We are not speaking of, however, a fictional creation restricted to entertainment. The fiction can be used as long as it is as a subsidy to research. For this reason, Sylvia points out “Rouch proposes a shared anthropology, in which the characters must not be seen only as study objects, but as creators of a reality”, she comments. Consequently, nothing of representation or cuts. Rouch’s visit to Brazil spurred  the work of the group, previously restricted to discussions. As a participant of the 3rd International Showing of Ethnographic Films in Cinusp, Rouch reaffirmed the importance of cinema as a way of registering the cultures on the way to change of to disappearing. Through the image, the anthropologist makes structural and theoretical analysis.

His main field of study, Africa in the 50s, in the process of an overdue liberty, and formed for oral societies. Thus, it would be the cinema its  representative and not the written word, the ethnological thesis.  “He proposed a visual anthropology, shared, so as to break the chains of colonialism”, says  Sylvia. This is discussion initiated by Vertov and Flaherty . “It was necessary to create the particular language of the cinema, dissociated from the theater and literature”, says  Sylvia. Once more, appears the relevance of speech, which, united to the techniques of sequences and direct sound implemented by him, contributed to the birth of the French Nouvelle Vague, which can be seen in the filmography of Godard.

Rouch graduated in civil engineering at the beginning of the 40s.
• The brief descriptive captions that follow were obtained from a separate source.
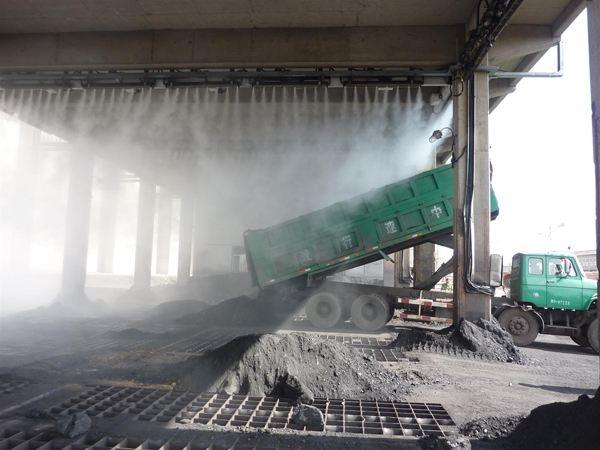 干雾抑尘的技术原理是什么?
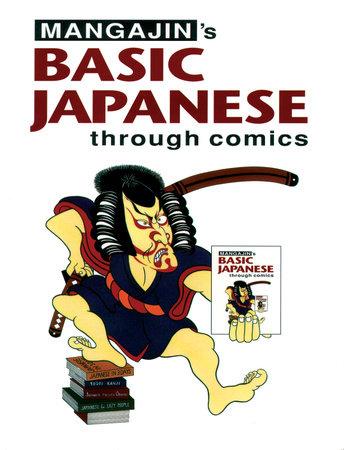 Japanese Bookbinding by Kojiro Ikegami.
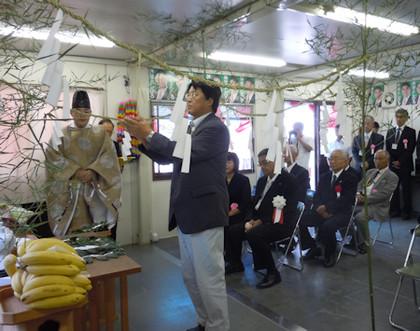 神谷としひろ市議 事務所開所式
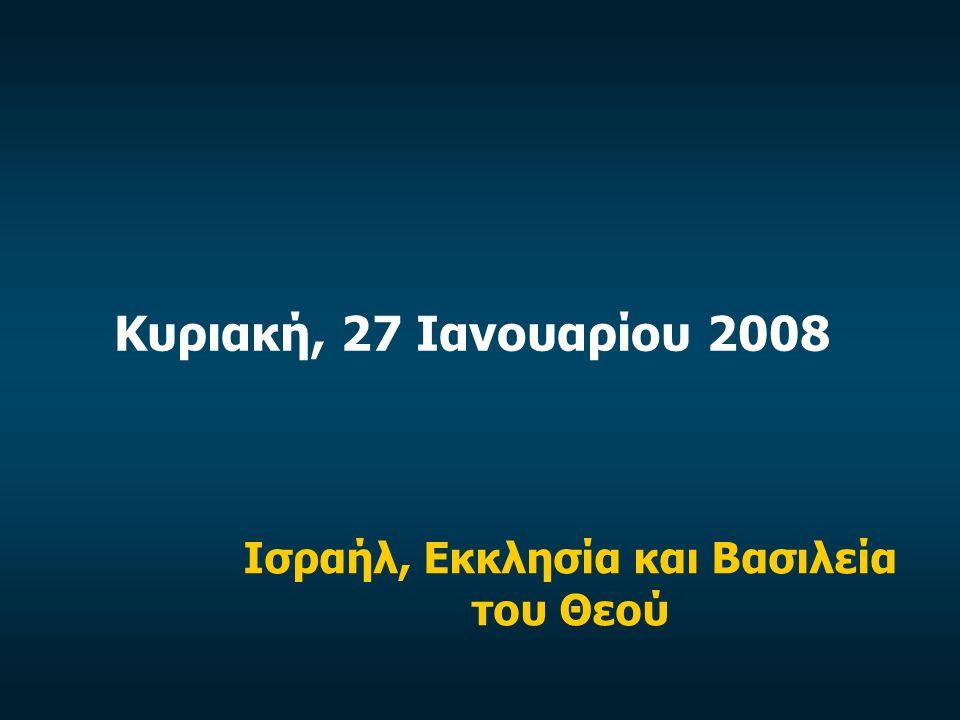 Κυριακή, 27 Ιανουαρίου 2008 Ισραήλ, Εκκλησία και Βασιλεία του Θεού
As soon as France was invaded  during the 2nd World War, he went to work in Africa. First, in Nigeria, where, between the construction of one bridge and another, he shot the short films Les Magiciens de Wanzerbe in1948 about magic rites, and  Circoncision, one year later, about the ritual of circumcision of the children of Hombori, a village in Mali.
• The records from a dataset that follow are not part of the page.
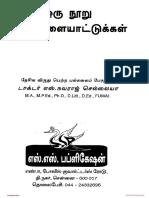 Minor game-Tamil.pdf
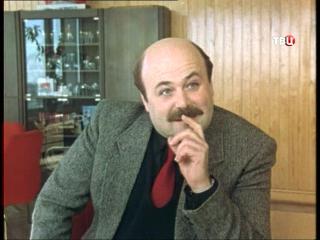 Прохиндиада, или Бег на месте. (1984).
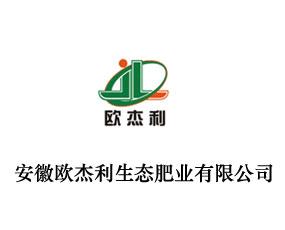 安徽欧杰利生态肥业有限公司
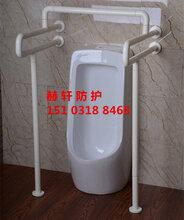 卫生间尼龙不锈钢扶手A萧县卫生间尼龙不锈钢扶手A卫生间扶手厂家图片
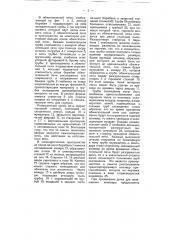 Вращательная печь для обжига цемента (патент 5973)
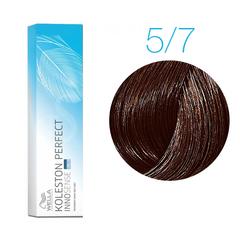 Wella Professionals Koleston Perfect Innosense 5/7 (Светло-коричневый коричневый) - Стойкая крем-краска для волос
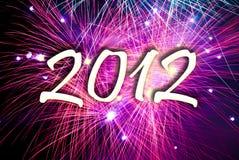 νέο έτος πυροτεχνημάτων πα&rh Στοκ φωτογραφία με δικαίωμα ελεύθερης χρήσης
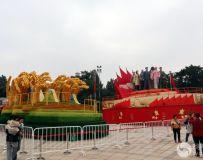 北京展览馆建国70周年大型成就展——国庆花车展(12)
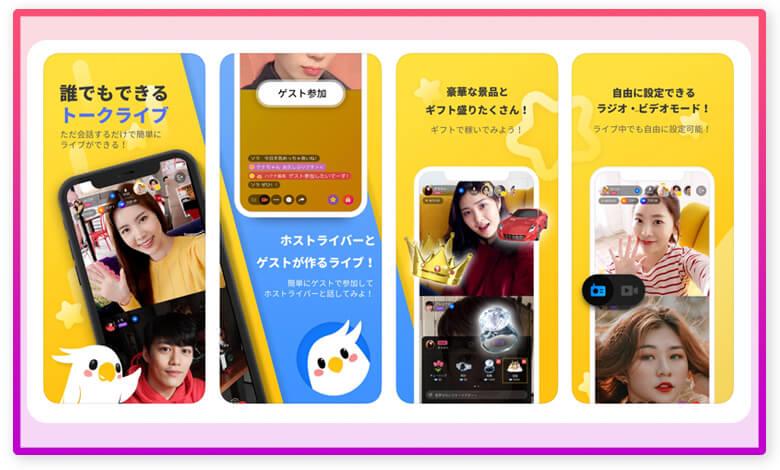 おすすめライブ生配信アプリハクナライブ
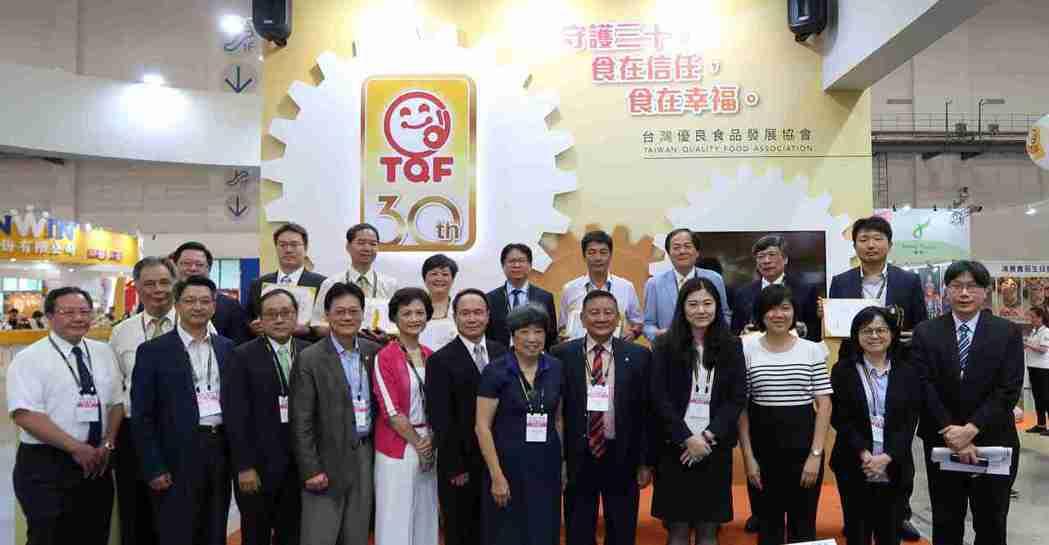 TQF協會理事長黃耀文(前排右五)與大會貴賓、協會理監事代表和8家獲獎廠商於TQ...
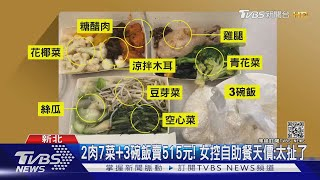 三人份便當515元! 女控自助餐天價:太扯了|TVBS新聞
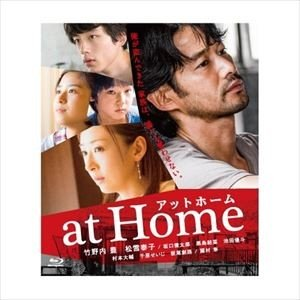 at Home [Blu-ray]|ggking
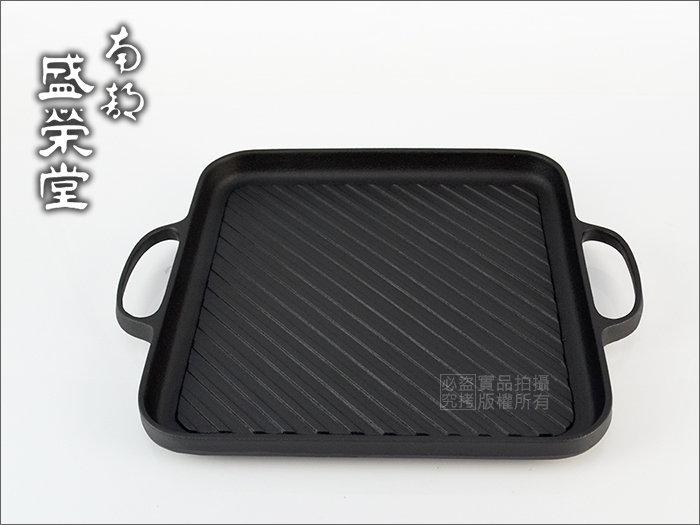 快樂屋? 日本製 南部 盛榮堂 CA-031S 方型 煎烤盤 (鑄鐵鍋/鐵器 適合烤肉 牛排 韓式燒肉)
However, it was in Senegal that, on seeing that the Africans, who were building a bridge with, initiated a ritual to the sound of a thunder, he made his preferred film, Les Maîtres Fous, in which he used the African animist religion to discuss colonialism. In the 60s, Rouch, stimulated by Edgar Morin, filmed Chronique d’un été. The sociologist proposed to him that he go back to look for his own culture, the Parisian culture.

The filming, done during the summer, with a deserted city questioned, through interviews, the idea of happiness. Today Rouch is 83 years of age, continues filming for Paris. He envies Manoel de Oliveira, the Portuguese cinematographer almost ten years older than him, for his still being in activity. And he also begins to see some fun in visionary films.